_AZIONE RICHIESTA 1_
Nel brano su Eliminalia, in quale città ha sede la holding che controlla la società?
_AZIONE RICHIESTA 2_
Le affermazioni seguenti concordano con il brano su Eliminalia? Per ciascuna rispondi sì o no e cita le parole decisive del brano. (a) Secondo il rilevamento del 2019, l'84,22% degli utenti mobile clicca solo i risultati della prima pagina di Google. (b) Il brano definisce illegali gli interventi sui motori di ricerca rilevati. (c) Nel volantino pubblicitario del 2018 la società dichiarava di avere oltre 900 clienti.

_BRANO FORNITO_
◇ ◇ ◇ ◇
La sede principale è in Spagna, gli uffici sono in Italia, Ucraina, Messico, Bolivia, Repubblica Dominicana, Ecuador, Georgia, Portogallo, Taiwan, Turchia, Svizzera, Gran Bretagna e Stati Uniti. In un volantino pubblicitario del 2018, dichiaravano di avere oltre 900 clienti da tutto il mondo e di aver rimosso «10.000 link». La controlla una holding con sede a Kyiv, in Ucraina, la Maidan Holding, a cui appartiene una galassia che conta oltre 50 società impegnate in vari settori, con sedi in nove giurisdizioni diverse. La Maidan Holding controlla una fondazione, una banca, una società di analisi dei contenuti online, uno studio legale, una società d’investigazione privata e, sorprendentemente, anche delle cliniche per madri surrogate.

«L’orientamento e il contenuto della maggior parte delle vostre domande dimostra un approccio fazioso e disonesto», è stata l’unica risposta che hanno ottenuto i giornalisti dalla società.

Di certo, la mission di Eliminalia è far sparire ciò che non è gradito ai propri clienti. Cancellarli non è l’unica strategia. Infatti un contenuto è tanto più “di valore” – cioè in grado di ottenere più click – quanto più appare in alto nei motori di ricerca: il 92,81% degli utenti desktop, infatti, clicca solo le strisce che si trovano nella prima pagina di Google e fa lo stesso l’84,22% di quelli mobile, secondo il rilevamento del 2019 di Advanced Web Ranking. Stabilire che cosa esce nella prima pagina di Google significa quindi decidere che cosa la stragrande maggioranza della popolazione leggerà di un determinato tema.

Se Google fosse la Borsa dei contenuti online, quindi, le chiavi di ricerca sarebbero diversi listini “chiusi”, mentre gli url sarebbero i titoli azionari. Coloro i quali fanno scendere e salire le quotazioni degli url, gli operatori della Borsa di Google, sono i reputation manager. Secondo la percezione comune, l’algoritmo che stabilisce la classifica dei risultati del motore di ricerca è una cabala misteriosa. Almeno in parte, in realtà, esistono strumenti tecnici, come certi accorgimenti nel linguaggio o l’uso di certe parole chiave, che possono rendere un tema più o meno interessante per il motore di ricerca.

Un’altra credenza è che siano i personaggi popolari – i cosiddetti influencer – a rendere “virale” un contenuto. È vero per l’istante, ma non per il lungo periodo. I reputation manager sono i veri influencer di internet, professionisti che lavorano affinché i contenuti permangano stabilmente nella prima pagina dei risultati, e possibilmente fra i primi tre; sono ingegneri reputazionali, strateghi della comunicazione, broker che “vendono” al motore di ricerca le pagine web con i contenuti che più aggradano ai loro clienti.

Ma la Borsa ha impiegato secoli prima di dotarsi di un regolamento interno che proibisse la manipolazione del mercato, mentre internet solo adesso si sta accorgendo di quanto sia facile dirottare l’opinione pubblica dentro il mare delle pagine e post, troppo esteso e tempestoso per essere scandagliato in ogni angolo. Per ora quindi gli interventi sui motori di ricerca che abbiamo potuto rilevare non possono essere definiti illegali: sono acque ancora inesplorate, dove si sono avventurati solo alcuni pionieri.
◇ ◇ ◇ ◇
_Dati di ragionamento sulla geometria della scena_
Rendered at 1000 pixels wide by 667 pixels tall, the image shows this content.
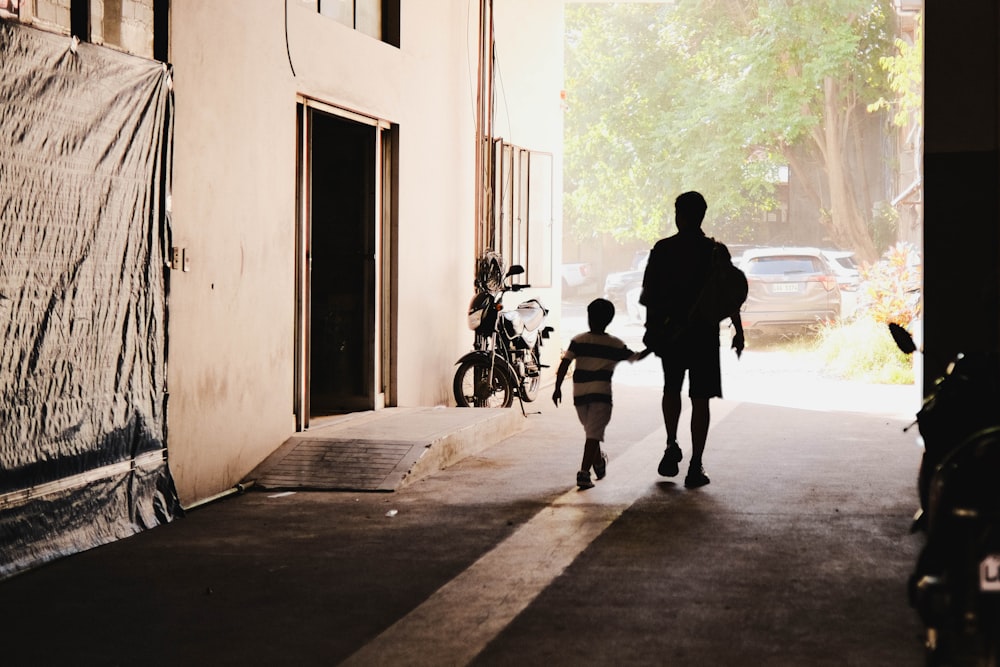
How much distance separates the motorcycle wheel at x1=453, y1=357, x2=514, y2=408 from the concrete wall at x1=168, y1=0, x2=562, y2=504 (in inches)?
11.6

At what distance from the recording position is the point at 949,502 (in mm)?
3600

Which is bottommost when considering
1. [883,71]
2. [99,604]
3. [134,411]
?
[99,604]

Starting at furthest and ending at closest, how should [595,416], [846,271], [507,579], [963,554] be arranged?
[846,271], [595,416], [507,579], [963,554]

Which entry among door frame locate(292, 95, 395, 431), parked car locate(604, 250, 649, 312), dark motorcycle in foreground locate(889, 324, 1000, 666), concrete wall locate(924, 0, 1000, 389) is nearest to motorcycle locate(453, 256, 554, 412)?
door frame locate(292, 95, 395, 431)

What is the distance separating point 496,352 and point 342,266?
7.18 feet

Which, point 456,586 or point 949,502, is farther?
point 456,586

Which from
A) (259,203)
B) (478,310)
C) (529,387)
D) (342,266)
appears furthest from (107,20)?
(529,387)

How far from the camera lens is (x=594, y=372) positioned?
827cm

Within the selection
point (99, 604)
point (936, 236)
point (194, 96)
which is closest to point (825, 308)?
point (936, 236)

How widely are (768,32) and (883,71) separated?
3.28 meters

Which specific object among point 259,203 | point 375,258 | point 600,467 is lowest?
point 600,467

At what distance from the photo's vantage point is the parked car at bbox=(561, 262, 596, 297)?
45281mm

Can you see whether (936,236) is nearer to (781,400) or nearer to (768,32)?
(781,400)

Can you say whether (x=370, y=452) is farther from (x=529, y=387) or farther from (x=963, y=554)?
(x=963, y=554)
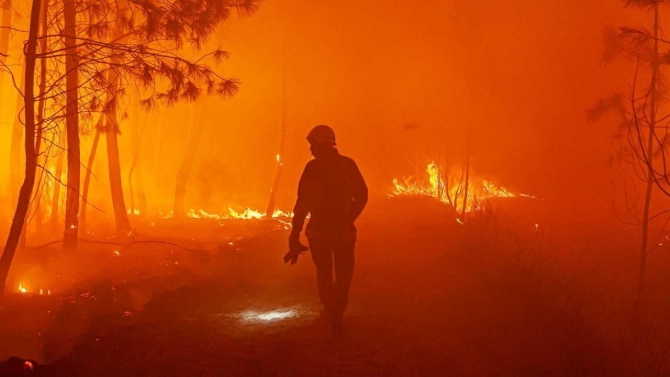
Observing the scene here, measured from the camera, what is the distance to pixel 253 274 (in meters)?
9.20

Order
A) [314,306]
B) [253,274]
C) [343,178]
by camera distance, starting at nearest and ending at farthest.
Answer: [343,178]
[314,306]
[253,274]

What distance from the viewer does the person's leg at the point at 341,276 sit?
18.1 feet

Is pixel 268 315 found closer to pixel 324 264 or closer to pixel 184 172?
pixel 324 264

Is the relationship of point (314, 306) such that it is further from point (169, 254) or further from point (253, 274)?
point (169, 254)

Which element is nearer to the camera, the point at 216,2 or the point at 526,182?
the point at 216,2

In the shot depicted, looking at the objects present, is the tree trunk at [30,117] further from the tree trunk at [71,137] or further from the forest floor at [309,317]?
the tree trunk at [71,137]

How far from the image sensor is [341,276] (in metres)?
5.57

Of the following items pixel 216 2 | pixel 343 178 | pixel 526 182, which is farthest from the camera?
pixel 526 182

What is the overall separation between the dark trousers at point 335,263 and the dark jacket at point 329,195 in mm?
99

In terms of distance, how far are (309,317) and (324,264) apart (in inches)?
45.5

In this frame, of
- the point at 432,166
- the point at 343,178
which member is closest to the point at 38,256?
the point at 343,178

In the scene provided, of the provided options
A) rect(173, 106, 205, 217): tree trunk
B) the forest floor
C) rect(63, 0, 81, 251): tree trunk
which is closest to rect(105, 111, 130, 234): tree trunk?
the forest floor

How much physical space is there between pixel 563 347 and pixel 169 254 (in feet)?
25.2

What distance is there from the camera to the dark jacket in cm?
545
◇ ◇ ◇ ◇
_SOLUZIONE SVOLTA 1_
A Kyiv, in Ucraina: è la Maidan Holding.

_SOLUZIONE SVOLTA 2_
(a) Sì: «fa lo stesso l’84,22% di quelli mobile».
(b) No: «non possono essere definiti illegali».
(c) Sì: «dichiaravano di avere oltre 900 clienti da tutto il mondo».